Montgomery County has little room left for sprawling subdivisions of single-family homes and must try to build high-density, mixed-use developments near public transportation and services, according to the county’s planning commission.
Only 4 percent of land zoned for development still sits undeveloped, with county planning officials expecting 195,000 new residents by 2030, according to a new report.
“We have pushed to our maximum expansion boundary,” the report said. “We must now look inward, at how we can grow differently.”
Roughly 316,800 acres are left in the county, of which 29,000 can be developed, county developers estimate. That includes an overlap of 14,000 acres of undeveloped land, 8,000 acres of surface parking, and 10,500 acres in and around transit and strip malls.
The county has prohibited development in 93,000 acres of farmland and 33,000 acres for parks in an upcounty agricultural reserve.
The report is a draft of the county’s growth plan, which is proposed by the planning board and some form of which is ultimately adopted by the County Council every two years.
This year’s report advocates replacing some commercial and office space with housing, a break from past county planning policies.
A primary goal of the county, the report said, should be to reduce the number of trips county residents take in their cars by having them live within walking distance of the shops and services they need.
To do so, the county should give incentives to developers who build mixed-use, energy-efficient buildings within a half-mile of a transit station or near basic services, the report recommends.

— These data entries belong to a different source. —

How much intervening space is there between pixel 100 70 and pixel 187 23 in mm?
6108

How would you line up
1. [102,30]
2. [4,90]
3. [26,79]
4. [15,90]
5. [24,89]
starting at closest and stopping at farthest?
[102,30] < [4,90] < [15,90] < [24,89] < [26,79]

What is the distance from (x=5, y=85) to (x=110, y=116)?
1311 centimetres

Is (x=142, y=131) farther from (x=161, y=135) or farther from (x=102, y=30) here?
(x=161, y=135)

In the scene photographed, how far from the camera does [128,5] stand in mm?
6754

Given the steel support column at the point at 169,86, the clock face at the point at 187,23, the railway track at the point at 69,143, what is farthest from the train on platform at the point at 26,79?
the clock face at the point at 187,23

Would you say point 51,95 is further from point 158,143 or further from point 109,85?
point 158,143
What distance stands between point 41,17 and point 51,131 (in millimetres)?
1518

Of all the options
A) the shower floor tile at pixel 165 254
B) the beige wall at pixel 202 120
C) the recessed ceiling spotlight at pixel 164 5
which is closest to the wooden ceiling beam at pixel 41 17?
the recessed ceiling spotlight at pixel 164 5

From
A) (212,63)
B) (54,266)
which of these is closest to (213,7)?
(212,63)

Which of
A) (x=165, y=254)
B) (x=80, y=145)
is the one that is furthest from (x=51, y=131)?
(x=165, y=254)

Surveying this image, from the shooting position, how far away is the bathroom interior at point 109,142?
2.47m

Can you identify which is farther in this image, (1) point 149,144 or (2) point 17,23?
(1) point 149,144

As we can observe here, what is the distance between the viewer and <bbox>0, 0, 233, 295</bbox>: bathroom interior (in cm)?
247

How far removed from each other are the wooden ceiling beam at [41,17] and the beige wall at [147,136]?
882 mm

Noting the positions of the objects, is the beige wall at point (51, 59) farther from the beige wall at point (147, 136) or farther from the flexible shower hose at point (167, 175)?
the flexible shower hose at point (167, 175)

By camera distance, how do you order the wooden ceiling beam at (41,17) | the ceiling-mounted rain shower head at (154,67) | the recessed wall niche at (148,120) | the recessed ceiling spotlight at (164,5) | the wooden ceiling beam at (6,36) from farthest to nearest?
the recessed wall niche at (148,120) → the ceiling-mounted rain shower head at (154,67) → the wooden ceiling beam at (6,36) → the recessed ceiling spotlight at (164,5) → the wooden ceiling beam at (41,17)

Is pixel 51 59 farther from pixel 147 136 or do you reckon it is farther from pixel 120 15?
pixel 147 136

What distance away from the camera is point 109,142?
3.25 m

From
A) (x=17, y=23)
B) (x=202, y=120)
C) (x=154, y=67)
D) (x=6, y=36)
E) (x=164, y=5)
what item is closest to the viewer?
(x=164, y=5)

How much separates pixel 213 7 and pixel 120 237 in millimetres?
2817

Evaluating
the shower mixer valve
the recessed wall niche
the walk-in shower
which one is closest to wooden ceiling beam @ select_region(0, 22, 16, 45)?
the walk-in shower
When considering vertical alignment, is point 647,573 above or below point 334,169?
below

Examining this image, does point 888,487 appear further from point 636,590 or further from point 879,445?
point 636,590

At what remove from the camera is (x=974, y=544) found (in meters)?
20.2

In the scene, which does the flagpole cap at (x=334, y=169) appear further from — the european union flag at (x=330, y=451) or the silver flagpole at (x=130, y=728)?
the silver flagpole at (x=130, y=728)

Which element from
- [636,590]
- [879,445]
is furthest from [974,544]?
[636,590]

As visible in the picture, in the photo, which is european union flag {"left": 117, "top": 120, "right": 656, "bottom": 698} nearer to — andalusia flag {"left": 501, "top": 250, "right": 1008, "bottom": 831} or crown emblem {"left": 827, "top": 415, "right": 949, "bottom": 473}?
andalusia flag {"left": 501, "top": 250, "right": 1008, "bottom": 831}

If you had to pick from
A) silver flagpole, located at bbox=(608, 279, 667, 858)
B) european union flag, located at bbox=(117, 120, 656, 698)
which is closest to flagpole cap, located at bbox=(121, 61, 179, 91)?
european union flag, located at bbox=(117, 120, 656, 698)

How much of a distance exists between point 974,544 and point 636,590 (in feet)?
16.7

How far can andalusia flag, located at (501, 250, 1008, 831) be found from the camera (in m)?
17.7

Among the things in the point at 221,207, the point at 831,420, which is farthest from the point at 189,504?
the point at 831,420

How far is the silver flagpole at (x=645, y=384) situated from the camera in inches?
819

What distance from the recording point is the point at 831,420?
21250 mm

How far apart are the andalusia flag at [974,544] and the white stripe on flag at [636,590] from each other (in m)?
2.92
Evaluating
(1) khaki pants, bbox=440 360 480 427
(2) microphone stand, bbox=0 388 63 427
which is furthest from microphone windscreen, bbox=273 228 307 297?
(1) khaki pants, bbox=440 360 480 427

These types of buildings will help ease traffic problems, help the environment and fight obesity, the report said.
But Councilman Marc Elrich, D-at large, called the growth plan “simplistic” and said it was geared toward accommodating the influx of county residents in the next 20 years at the expense of the nearly 1 million current county residents.
The growth plan “does not serve people who are living here,” he said.
The report is set to be presented to the county’s Planning Board on Thursday.